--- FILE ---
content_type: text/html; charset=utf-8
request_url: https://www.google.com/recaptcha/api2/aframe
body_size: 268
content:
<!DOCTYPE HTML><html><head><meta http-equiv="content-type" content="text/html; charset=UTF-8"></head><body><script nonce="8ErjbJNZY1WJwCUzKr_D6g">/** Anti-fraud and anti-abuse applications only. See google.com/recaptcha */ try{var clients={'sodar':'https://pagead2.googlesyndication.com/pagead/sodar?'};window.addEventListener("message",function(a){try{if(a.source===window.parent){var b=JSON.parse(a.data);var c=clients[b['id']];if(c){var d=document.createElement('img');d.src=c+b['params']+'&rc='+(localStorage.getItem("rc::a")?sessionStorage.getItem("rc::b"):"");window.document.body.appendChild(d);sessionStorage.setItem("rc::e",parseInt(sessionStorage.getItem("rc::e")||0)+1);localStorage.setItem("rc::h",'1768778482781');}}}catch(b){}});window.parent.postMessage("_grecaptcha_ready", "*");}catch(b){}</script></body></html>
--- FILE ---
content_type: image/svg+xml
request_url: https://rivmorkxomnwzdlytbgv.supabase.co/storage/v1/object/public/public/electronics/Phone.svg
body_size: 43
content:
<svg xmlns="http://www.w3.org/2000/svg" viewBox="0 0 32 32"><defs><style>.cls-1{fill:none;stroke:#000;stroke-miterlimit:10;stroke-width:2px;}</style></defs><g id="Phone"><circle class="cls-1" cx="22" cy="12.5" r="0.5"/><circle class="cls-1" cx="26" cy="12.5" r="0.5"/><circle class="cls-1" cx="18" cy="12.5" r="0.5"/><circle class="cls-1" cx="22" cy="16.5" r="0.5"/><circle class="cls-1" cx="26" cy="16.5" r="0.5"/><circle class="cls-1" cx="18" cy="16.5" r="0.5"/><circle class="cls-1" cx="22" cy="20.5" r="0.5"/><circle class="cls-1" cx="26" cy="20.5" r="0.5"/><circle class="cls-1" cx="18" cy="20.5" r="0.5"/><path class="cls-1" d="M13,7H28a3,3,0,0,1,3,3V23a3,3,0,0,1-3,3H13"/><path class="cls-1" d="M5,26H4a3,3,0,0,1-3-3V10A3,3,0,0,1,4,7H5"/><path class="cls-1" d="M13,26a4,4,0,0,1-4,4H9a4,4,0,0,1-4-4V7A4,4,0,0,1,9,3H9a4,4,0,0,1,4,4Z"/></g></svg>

**Work task:**
The lines above, from the start of the records through the one containing "content_type: image/svg+xml", are to be printed exactly, and nothing else is to be included.

**Your response:**
--- FILE ---
content_type: text/html; charset=utf-8
request_url: https://www.google.com/recaptcha/api2/aframe
body_size: 268
content:
<!DOCTYPE HTML><html><head><meta http-equiv="content-type" content="text/html; charset=UTF-8"></head><body><script nonce="8ErjbJNZY1WJwCUzKr_D6g">/** Anti-fraud and anti-abuse applications only. See google.com/recaptcha */ try{var clients={'sodar':'https://pagead2.googlesyndication.com/pagead/sodar?'};window.addEventListener("message",function(a){try{if(a.source===window.parent){var b=JSON.parse(a.data);var c=clients[b['id']];if(c){var d=document.createElement('img');d.src=c+b['params']+'&rc='+(localStorage.getItem("rc::a")?sessionStorage.getItem("rc::b"):"");window.document.body.appendChild(d);sessionStorage.setItem("rc::e",parseInt(sessionStorage.getItem("rc::e")||0)+1);localStorage.setItem("rc::h",'1768778482781');}}}catch(b){}});window.parent.postMessage("_grecaptcha_ready", "*");}catch(b){}</script></body></html>
--- FILE ---
content_type: image/svg+xml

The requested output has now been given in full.